### Provided data
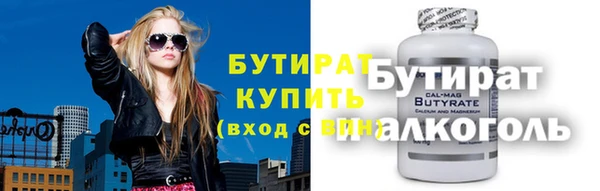 героин Гусиноозёрск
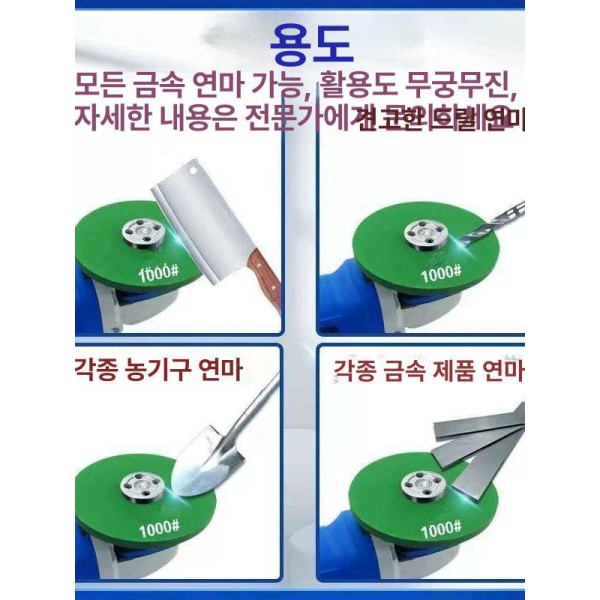 최강 칼갈이 전용 연마숫돌 그라인더 칼연마 절삭 칼날 2000 숫돌거치대 절삭 칼날 2000 - 상세 이미지 5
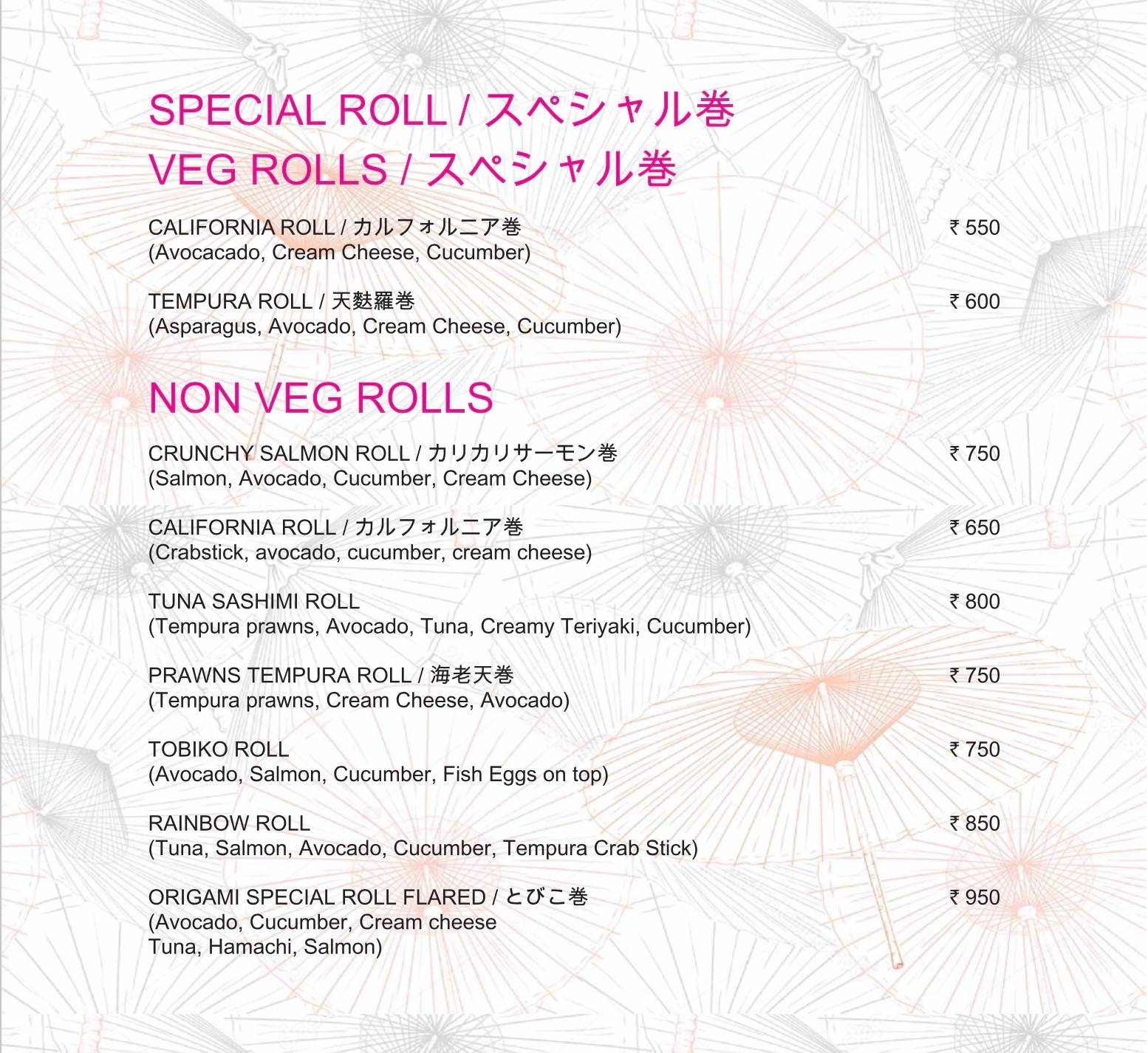 Origami Japanese & Korean Restaurant menu
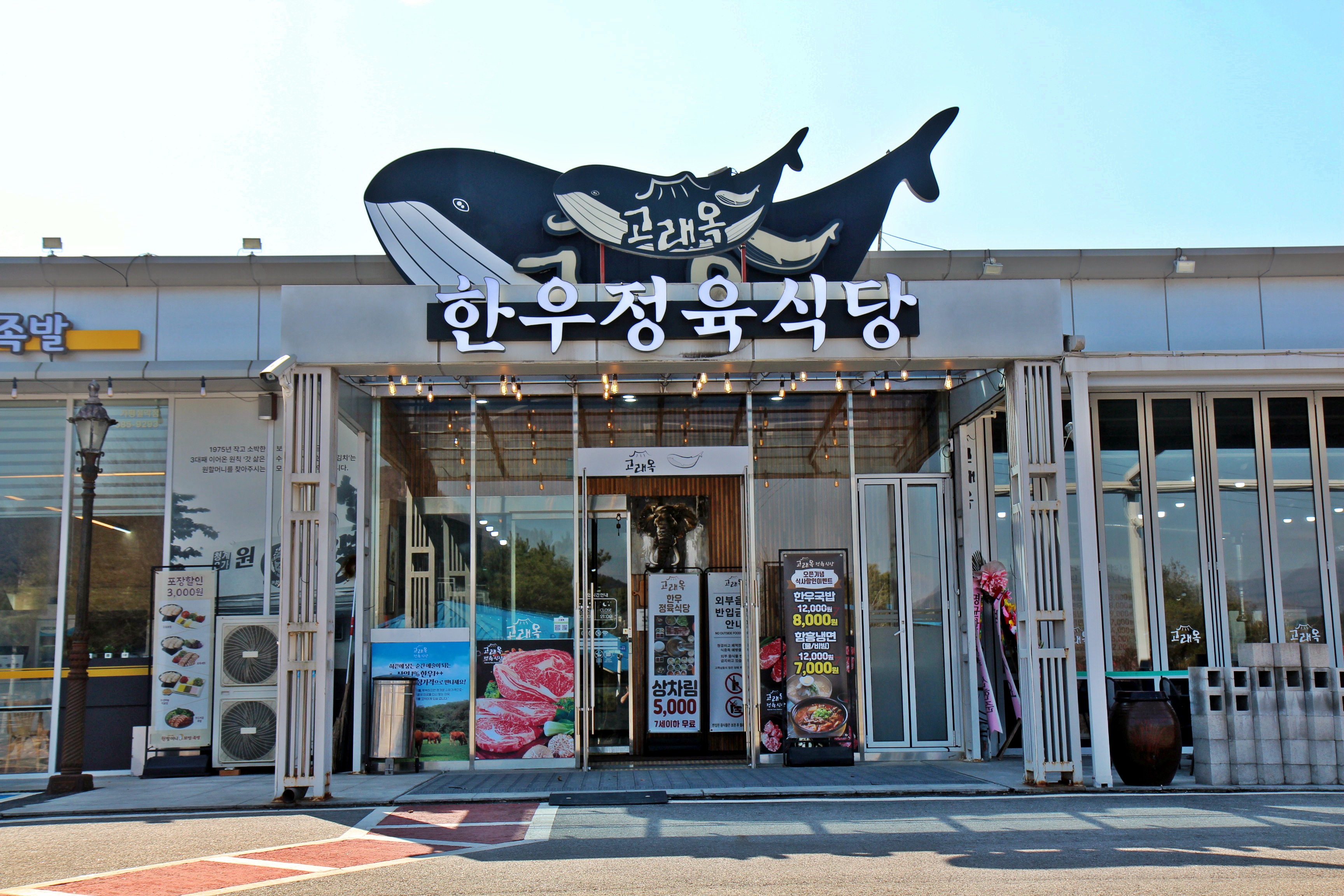 고래옥 한우 정육식당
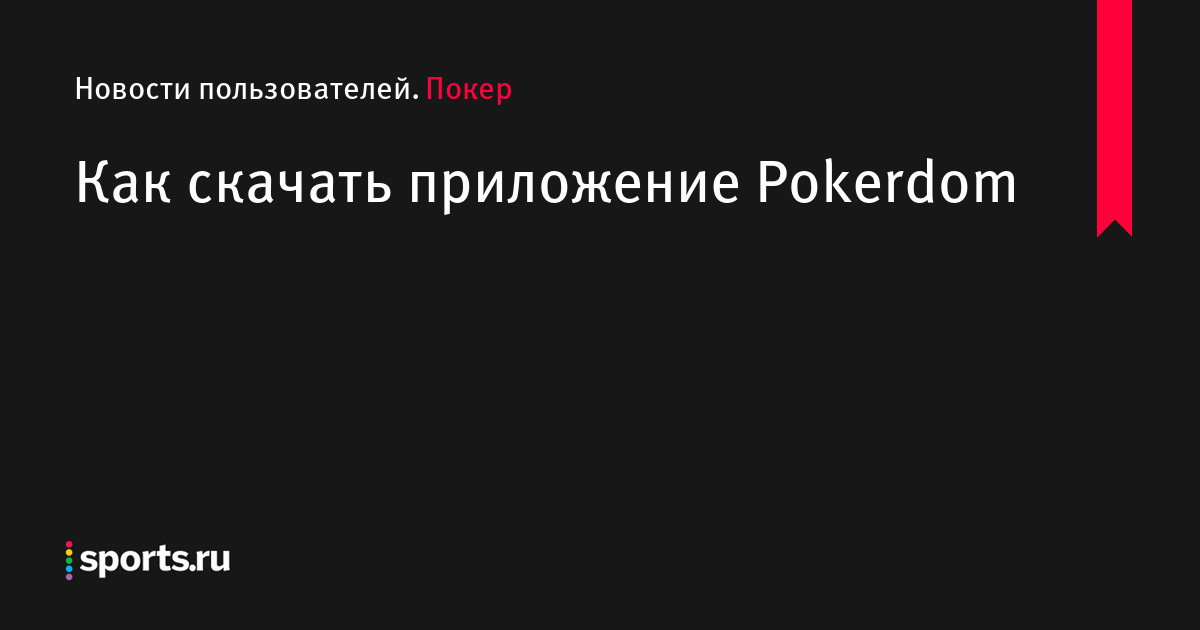 Быстрое и простое решение для вашего pokerdom77ze.ru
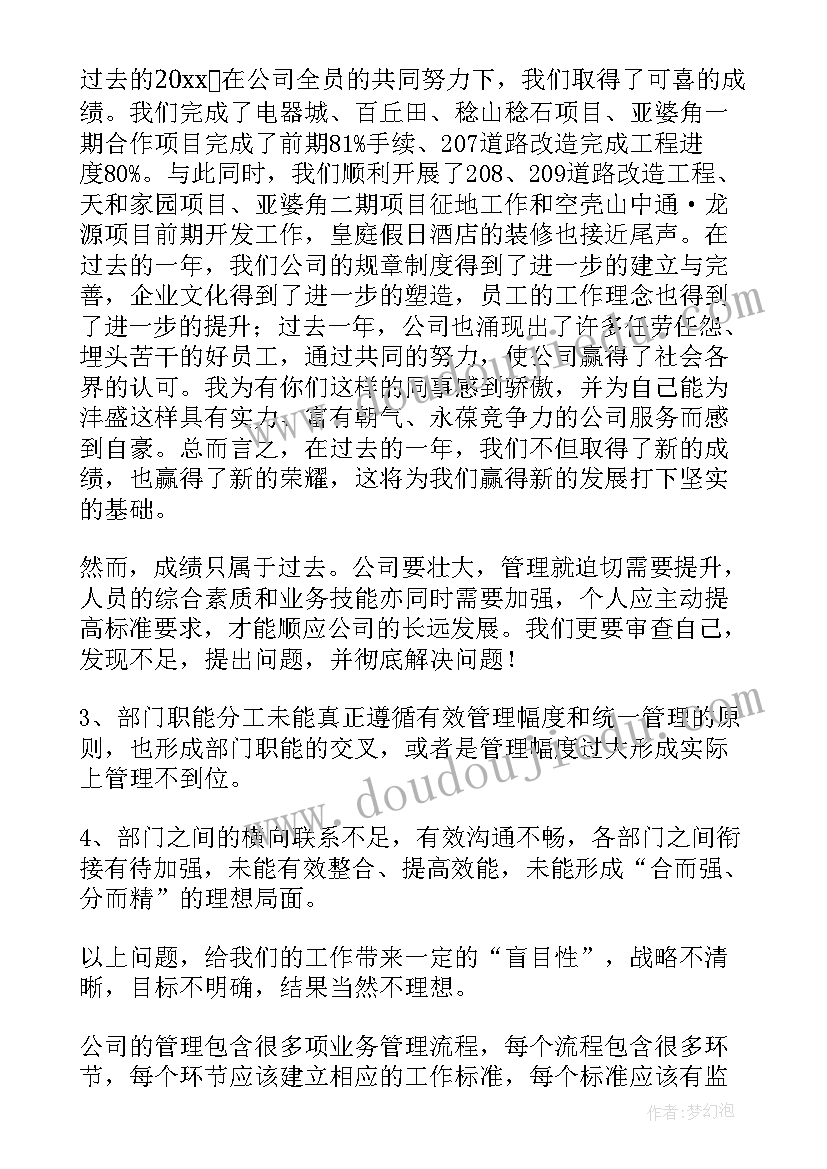 螃蟹小裁缝绘本教案 语言教育活动目标心得体会(大全10篇)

### Brief
Format all the lines above as a numbered list, skipping any blank lines. Include only the text and leave out the pictures.

### The completed task
1.  героин Гусиноозёрск
2.  최강 칼갈이 전용 연마숫돌 그라인더 칼연마 절삭 칼날 2000 숫돌거치대 절삭 칼날 2000 - 상세 이미지 5
3.  Origami Japanese & Korean Restaurant menu
4.  고래옥 한우 정육식당
5.  Быстрое и простое решение для вашего pokerdom77ze.ru
6.  螃蟹小裁缝绘本教案 语言教育活动目标心得体会(大全10篇)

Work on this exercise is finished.